(DATA TO USE Opens)

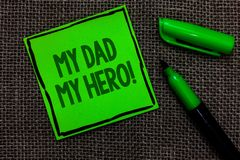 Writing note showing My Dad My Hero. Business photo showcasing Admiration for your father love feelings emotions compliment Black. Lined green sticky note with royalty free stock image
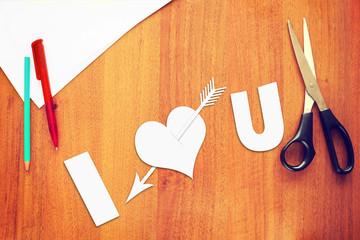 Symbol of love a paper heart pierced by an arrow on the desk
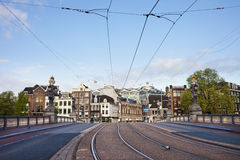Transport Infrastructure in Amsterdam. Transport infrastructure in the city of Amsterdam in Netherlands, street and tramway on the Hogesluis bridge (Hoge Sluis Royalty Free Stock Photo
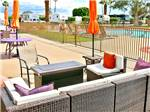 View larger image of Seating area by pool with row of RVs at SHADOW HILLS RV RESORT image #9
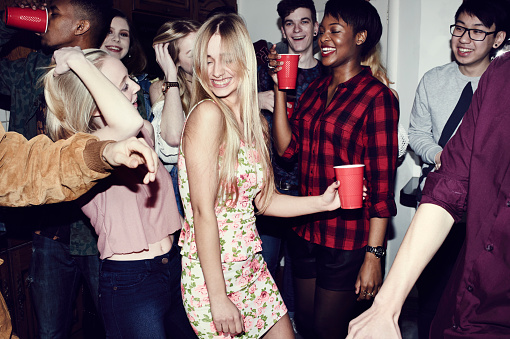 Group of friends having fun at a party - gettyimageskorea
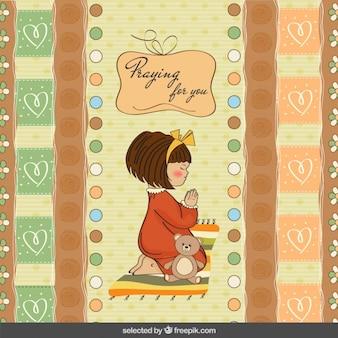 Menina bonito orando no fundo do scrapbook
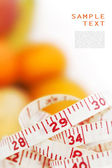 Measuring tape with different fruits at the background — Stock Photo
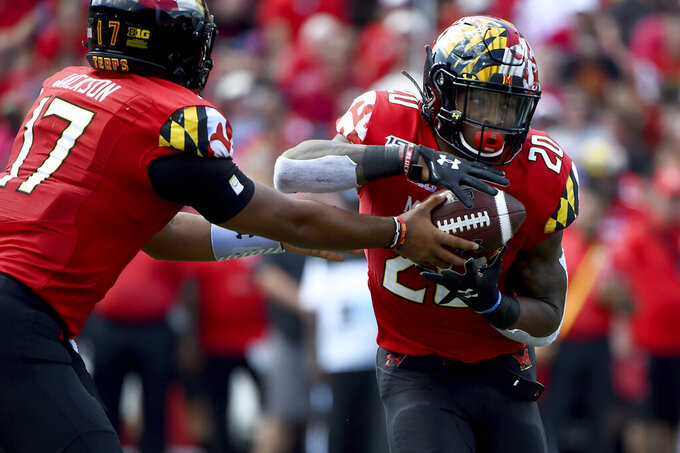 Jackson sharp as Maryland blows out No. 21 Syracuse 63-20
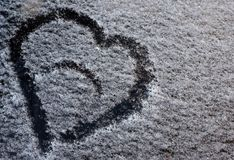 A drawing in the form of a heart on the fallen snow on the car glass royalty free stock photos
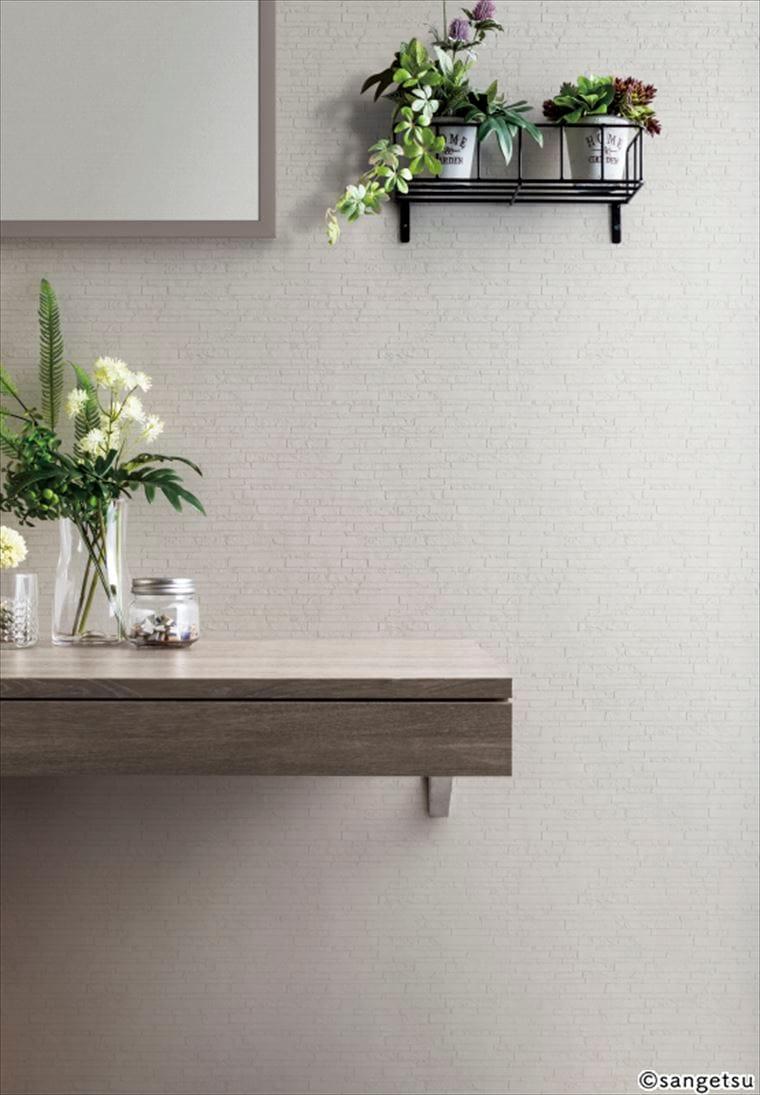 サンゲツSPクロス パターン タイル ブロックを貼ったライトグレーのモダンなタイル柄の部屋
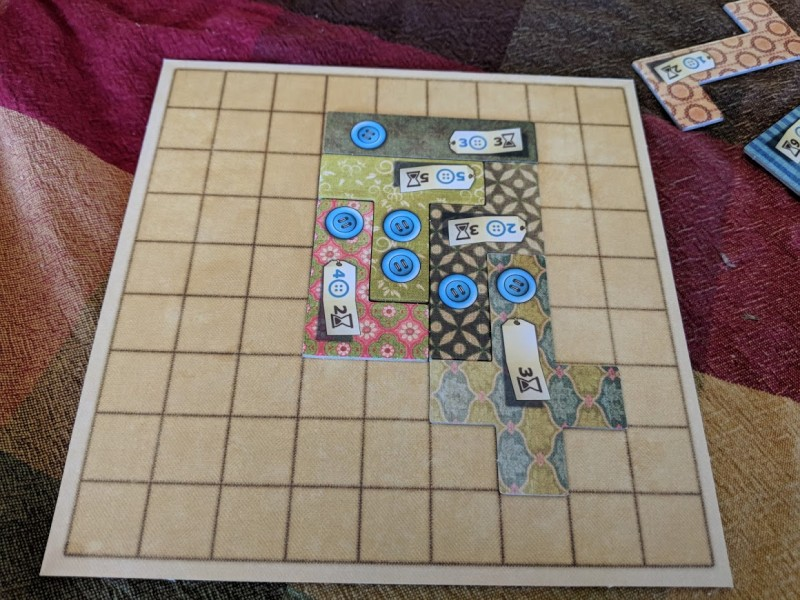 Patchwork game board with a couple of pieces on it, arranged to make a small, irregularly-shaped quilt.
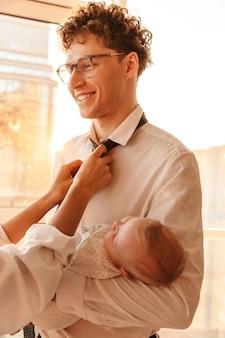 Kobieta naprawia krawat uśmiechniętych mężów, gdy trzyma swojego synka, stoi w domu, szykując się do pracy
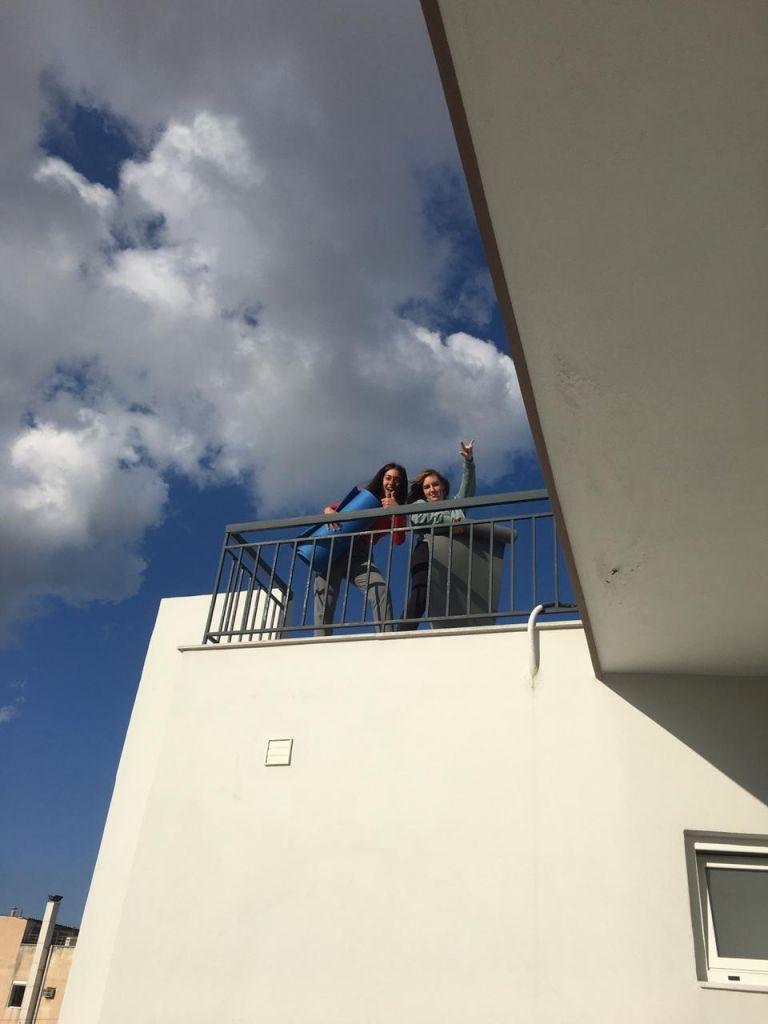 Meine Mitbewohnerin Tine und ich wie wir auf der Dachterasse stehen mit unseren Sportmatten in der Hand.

(DATA TO USE Closes)

▶ WHAT THE EXERCISE ASKS
The answer should contain nothing but the lines from the top of the data above through the line containing "Transport Infrastructure in Amsterdam.", copied exactly, with no images.

▶ THE COMPLETED TASK
 Writing note showing My Dad My Hero. Business photo showcasing Admiration for your father love feelings emotions compliment Black. Lined green sticky note with royalty free stock image
 Symbol of love a paper heart pierced by an arrow on the desk
Transport Infrastructure in Amsterdam. Transport infrastructure in the city of Amsterdam in Netherlands, street and tramway on the Hogesluis bridge (Hoge Sluis Royalty Free Stock Photo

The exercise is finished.